Ajinomoto builds up amino acid supplies

Related tags Amino acids Amino acid

In response to growing demand for amino acids, Japanese food
fermentation leader Ajinomoto ramps up production of amino acids
for food and pharmaceuticals, with a €40 million investment in a
new Brazilian plant.

The largest fermentation company in terms of volume, Ajinomoto said the new 4000 MT facility will initially produce four amino acid products: glutamine, valine, leucine and isoleucine.

In addition to supplying Latin America, Brazil will become Ajinomoto's largest export base for supplying amino acid raw materials around the world, the Japanese firm confirmed.

The new plant will have easy access to raw sugar derived from sugar cane, the major raw material in fermentation, said the company.

Ajinomoto dominates the amino acid market, with more than 25 per cent of the market for lysine alone and 30 per cent of the MSG. ADM and BASF also figure in the handful of players that dominate the landscape.

According to analysts BCC, amino acids is the second, and fastest growing category behind antibiotics in the €10.97 billion fermentation market, with strong growth of 7.2 per cent for the next four years.

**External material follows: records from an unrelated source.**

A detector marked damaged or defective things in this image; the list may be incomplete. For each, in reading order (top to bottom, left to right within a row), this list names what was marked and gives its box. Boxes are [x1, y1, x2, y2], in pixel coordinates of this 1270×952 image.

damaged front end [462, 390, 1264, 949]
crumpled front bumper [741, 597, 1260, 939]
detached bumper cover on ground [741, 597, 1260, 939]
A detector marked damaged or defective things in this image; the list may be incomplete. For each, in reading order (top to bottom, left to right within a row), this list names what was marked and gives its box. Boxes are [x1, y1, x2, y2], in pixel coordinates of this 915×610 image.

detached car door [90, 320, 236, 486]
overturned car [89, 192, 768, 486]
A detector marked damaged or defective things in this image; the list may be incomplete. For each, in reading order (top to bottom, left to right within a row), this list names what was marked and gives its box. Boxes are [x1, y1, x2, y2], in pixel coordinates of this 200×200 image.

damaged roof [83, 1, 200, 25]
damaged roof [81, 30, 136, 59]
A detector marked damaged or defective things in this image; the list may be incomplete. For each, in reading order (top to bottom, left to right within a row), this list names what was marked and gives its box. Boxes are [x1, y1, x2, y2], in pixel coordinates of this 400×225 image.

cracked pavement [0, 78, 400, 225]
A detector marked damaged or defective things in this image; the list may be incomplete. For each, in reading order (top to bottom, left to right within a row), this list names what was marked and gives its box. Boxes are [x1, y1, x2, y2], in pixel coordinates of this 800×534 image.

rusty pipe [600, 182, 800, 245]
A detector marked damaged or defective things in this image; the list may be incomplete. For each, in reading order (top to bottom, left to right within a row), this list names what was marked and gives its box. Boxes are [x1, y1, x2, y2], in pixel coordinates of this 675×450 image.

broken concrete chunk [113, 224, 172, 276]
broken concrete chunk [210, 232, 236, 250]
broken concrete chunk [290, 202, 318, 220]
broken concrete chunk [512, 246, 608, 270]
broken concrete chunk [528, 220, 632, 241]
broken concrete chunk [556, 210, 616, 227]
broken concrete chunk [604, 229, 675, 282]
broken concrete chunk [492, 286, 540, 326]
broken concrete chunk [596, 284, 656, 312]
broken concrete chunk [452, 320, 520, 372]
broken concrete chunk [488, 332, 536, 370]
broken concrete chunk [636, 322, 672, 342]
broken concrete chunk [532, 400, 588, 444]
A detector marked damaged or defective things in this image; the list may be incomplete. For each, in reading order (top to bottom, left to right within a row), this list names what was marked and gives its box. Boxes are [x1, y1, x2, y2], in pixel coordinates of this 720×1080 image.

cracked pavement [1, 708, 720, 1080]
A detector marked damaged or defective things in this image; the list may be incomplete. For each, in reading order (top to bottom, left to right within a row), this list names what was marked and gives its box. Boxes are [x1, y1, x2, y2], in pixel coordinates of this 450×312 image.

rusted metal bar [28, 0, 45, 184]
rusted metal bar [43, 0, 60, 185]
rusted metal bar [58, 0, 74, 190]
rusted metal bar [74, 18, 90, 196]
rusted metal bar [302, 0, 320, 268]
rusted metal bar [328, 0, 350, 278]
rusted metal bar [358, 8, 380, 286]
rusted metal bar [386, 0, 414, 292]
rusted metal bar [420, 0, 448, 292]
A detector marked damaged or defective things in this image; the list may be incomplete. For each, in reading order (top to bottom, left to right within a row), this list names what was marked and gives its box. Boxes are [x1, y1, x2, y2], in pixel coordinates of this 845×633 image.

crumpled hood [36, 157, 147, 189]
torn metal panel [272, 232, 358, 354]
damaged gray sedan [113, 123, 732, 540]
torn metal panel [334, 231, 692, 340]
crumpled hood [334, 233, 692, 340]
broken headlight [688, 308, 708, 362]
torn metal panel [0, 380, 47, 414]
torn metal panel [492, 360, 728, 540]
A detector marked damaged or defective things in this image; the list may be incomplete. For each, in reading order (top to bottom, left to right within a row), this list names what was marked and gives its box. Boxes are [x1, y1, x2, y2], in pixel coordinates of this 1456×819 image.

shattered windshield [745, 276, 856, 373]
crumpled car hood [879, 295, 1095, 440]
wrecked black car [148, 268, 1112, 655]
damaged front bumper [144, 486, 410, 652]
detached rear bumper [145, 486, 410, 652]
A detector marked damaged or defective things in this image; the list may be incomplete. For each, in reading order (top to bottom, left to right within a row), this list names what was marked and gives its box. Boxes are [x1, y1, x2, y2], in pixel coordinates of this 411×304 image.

Pitched at €10.97 billion in 2004, the global market for fermentation products, that includes enzymes, amino acids, citric acid and xanthan gum, is expected to rise by 4.8 per cent per year, to reach €13.6 billion in 2009.

Lysine and monosodium glutamate (MSG) are the largest products in this category, and the total market value for amino acids, including threonine and tryptophan, is estimated to be in the range of $3.5 billion (€2.68bn) in 2004.

Due to increasing consumption, but also expected price increases for the products, the market in 2009 is expected to rise to about $5 billion.

"Demand for lysine, a key feed ingredient, and MSG continue to drive demand for amino acids. At about one million tons, MSG sees strong volumes, mostly pulling from Asia,"​analyst Ulrich März explains to FoodNavigator.com.

Ajinomoto claims, in addition to their conventional use as raw materials for infusions and medical foods, pharmaceutical- and food-use amino acids have found an increasing number of applications in strengthening immune functions, alleviating symptoms of nervous disorders, and in drug discovery research.

The market for amino acids for beverages, health foods and supplements has also expanded in the last several years, with global demand pitched at about 17,000 tons.

Glutamine, used in sports nutrition, and branch chain amino acids (valine, leucine and isoleucine) used for maintaining and building skeletal muscle, are particularly strong in these growing markets.

The new plant in Limeira, Brazil, the ninth amino acid facility for Ajinomoto, is slated for completion by the second half of 2005.